--- EXCERPTED TEXT ---
Meeta Gandhi graduated from Bryn Mawr with her BA in Psychology and from Columbia University as an MSW, with a strong passion for women’s issues particularly in the field of social work and children and families. 

She is a social worker with over 20 years of experience in children’s mental health, and currently works as the Director of Children’s Services for VNSNY, community mental health division in the South Bronx.  Her work includes supporting schools and children with mechanisms to address both academic and emotional functioning.  She currently serves as a Board Member for a progressive independent elementary school in Brooklyn.  She is also a Board Member for Children’s Lovecastles Trust, an organization providing innovative methods of education to support India government schools in providing education to low income children.

For decades Dr. Stacey Radin has dedicated her career to the development of girls and women; professionally as a psychologist, a researcher, and leadership consultant, and personally, as a volunteer, speaker and board member of not for profit organizations. She values the gift of being female and embraces every aspect of being a powerful woman. As a young woman living on her own in poor communities and working any job to finance undergraduate and graduate school, she came across girls and women who never thought they had the capacity to change their lives and make a difference for themselves. Those girls and women never left Stacey’s heart or mind as she progressed through her career. As a graduate student in psychology, she was determined to influence girls and women to “step into” their own power and believe that they were strong and capable, no matter what obstacles stood in their way. At the time, she did not know how she would do it; she just knew she would.

As a psychologist, Stacey became passionate about working with adolescent girls. She found there was a misperception about this population; girls in this stage were viewed as difficult, oppositional, and hard to engage. What others categorized as oppositional, she saw as feisty, passionate and eager to experiment. Stacey recognized that these girls wanted to engage in relationships, not run from them. They simply needed someone to trust, to listen to their adolescence difficulties and to help them weather their storms. Working with this population taught Stacey so much about being a woman and the strong developmental continuum from girlhood to womanhood.

Stacey, Founder and President ofCorporate Equilibrium, is a leadership consultant and strategist specializing in the psychology of organizational effectiveness and leadership. She is also Founder and CEO of Unleashed, a not for profit organization empowering girls to take a stand against an injustice they care deeply about, advocating for animal rights and welfare. Over the course of twelve weeks, girls develop critical tools they can use throughout the course of their lives to solve complex social issues.  

Stacey’s passion is developing cutting-edge leadership programs that are designed to implement change, strengthen leaders’ ability to influence ethically, and create opportunities to experiment and think out of the box. Working with executives and business leaders at all levels, she is a recognized expert and “power stylist,” with more than ten years experience coaching and consulting with senior executives in Fortune 500 companies, especially women, helping them to define and experience power and influence in their lives and careers. She has been investing in the next generation of powerful female change-makers (serving over 300 girls in New York City) since fall 2010.

--- RECORDS SUPPLIED ---
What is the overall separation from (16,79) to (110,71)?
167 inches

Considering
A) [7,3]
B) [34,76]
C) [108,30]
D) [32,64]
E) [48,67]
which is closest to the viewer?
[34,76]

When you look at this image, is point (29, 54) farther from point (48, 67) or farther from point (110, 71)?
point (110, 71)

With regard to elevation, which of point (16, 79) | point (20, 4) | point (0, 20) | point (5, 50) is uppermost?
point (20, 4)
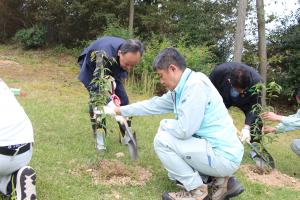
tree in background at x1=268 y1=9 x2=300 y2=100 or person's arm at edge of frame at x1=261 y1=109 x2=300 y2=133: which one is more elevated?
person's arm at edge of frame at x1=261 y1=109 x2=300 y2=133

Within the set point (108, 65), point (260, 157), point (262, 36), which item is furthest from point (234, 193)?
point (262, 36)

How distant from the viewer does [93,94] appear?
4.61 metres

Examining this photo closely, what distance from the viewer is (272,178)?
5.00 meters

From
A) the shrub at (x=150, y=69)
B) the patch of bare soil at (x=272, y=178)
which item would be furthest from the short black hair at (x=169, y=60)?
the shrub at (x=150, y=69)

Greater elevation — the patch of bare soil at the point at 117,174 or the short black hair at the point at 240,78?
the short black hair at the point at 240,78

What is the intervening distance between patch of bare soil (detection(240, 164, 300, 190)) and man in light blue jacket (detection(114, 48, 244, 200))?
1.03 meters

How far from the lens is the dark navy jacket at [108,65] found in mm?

--- INSTRUCTIONS TO FOLLOW ---
Repeat word for word the part of the biography text that starts at "As a psychologist, Stacey" and ends with "girlhood to womanhood.".

--- RESULT OF THE EXERCISE ---
As a psychologist, Stacey became passionate about working with adolescent girls. She found there was a misperception about this population; girls in this stage were viewed as difficult, oppositional, and hard to engage. What others categorized as oppositional, she saw as feisty, passionate and eager to experiment. Stacey recognized that these girls wanted to engage in relationships, not run from them. They simply needed someone to trust, to listen to their adolescence difficulties and to help them weather their storms. Working with this population taught Stacey so much about being a woman and the strong developmental continuum from girlhood to womanhood.